─── Data
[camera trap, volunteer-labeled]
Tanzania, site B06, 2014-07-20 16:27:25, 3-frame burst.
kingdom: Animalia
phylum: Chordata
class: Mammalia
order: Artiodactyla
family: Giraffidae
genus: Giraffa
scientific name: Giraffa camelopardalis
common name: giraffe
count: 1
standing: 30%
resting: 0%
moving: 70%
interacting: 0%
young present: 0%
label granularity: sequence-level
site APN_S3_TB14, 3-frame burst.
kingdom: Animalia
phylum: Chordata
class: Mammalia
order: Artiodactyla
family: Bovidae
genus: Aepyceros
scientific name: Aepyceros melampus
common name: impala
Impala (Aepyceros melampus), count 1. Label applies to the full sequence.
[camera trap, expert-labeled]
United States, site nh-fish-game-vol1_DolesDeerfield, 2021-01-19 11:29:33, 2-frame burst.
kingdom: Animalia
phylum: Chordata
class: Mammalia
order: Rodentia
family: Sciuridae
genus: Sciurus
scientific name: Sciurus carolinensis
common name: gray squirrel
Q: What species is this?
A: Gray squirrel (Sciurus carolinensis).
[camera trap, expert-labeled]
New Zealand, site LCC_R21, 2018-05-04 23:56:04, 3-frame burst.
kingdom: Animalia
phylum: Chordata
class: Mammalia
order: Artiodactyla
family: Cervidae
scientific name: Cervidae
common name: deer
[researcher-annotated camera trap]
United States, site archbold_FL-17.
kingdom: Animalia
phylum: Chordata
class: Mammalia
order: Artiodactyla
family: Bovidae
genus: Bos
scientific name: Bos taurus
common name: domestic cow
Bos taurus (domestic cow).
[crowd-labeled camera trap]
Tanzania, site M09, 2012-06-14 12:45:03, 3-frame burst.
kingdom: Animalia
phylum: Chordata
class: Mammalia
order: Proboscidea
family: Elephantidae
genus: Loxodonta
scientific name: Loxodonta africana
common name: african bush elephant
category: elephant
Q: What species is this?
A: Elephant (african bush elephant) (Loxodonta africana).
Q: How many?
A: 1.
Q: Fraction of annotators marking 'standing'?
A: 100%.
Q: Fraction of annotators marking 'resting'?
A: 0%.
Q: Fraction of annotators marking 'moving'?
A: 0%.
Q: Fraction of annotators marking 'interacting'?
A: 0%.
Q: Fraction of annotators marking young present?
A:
──────
**Exercise goal**
Repeat the data in full, exactly as supplied.

**Answer**
[camera trap, volunteer-labeled]
Tanzania, site B06, 2014-07-20 16:27:25, 3-frame burst.
kingdom: Animalia
phylum: Chordata
class: Mammalia
order: Artiodactyla
family: Giraffidae
genus: Giraffa
scientific name: Giraffa camelopardalis
common name: giraffe
count: 1
standing: 30%
resting: 0%
moving: 70%
interacting: 0%
young present: 0%
label granularity: sequence-level
site APN_S3_TB14, 3-frame burst.
kingdom: Animalia
phylum: Chordata
class: Mammalia
order: Artiodactyla
family: Bovidae
genus: Aepyceros
scientific name: Aepyceros melampus
common name: impala
Impala (Aepyceros melampus), count 1. Label applies to the full sequence.
[camera trap, expert-labeled]
United States, site nh-fish-game-vol1_DolesDeerfield, 2021-01-19 11:29:33, 2-frame burst.
kingdom: Animalia
phylum: Chordata
class: Mammalia
order: Rodentia
family: Sciuridae
genus: Sciurus
scientific name: Sciurus carolinensis
common name: gray squirrel
Q: What species is this?
A: Gray squirrel (Sciurus carolinensis).
[camera trap, expert-labeled]
New Zealand, site LCC_R21, 2018-05-04 23:56:04, 3-frame burst.
kingdom: Animalia
phylum: Chordata
class: Mammalia
order: Artiodactyla
family: Cervidae
scientific name: Cervidae
common name: deer
[researcher-annotated camera trap]
United States, site archbold_FL-17.
kingdom: Animalia
phylum: Chordata
class: Mammalia
order: Artiodactyla
family: Bovidae
genus: Bos
scientific name: Bos taurus
common name: domestic cow
Bos taurus (domestic cow).
[crowd-labeled camera trap]
Tanzania, site M09, 2012-06-14 12:45:03, 3-frame burst.
kingdom: Animalia
phylum: Chordata
class: Mammalia
order: Proboscidea
family: Elephantidae
genus: Loxodonta
scientific name: Loxodonta africana
common name: african bush elephant
category: elephant
Q: What species is this?
A: Elephant (african bush elephant) (Loxodonta africana).
Q: How many?
A: 1.
Q: Fraction of annotators marking 'standing'?
A: 100%.
Q: Fraction of annotators marking 'resting'?
A: 0%.
Q: Fraction of annotators marking 'moving'?
A: 0%.
Q: Fraction of annotators marking 'interacting'?
A: 0%.
Q: Fraction of annotators marking young present?
A:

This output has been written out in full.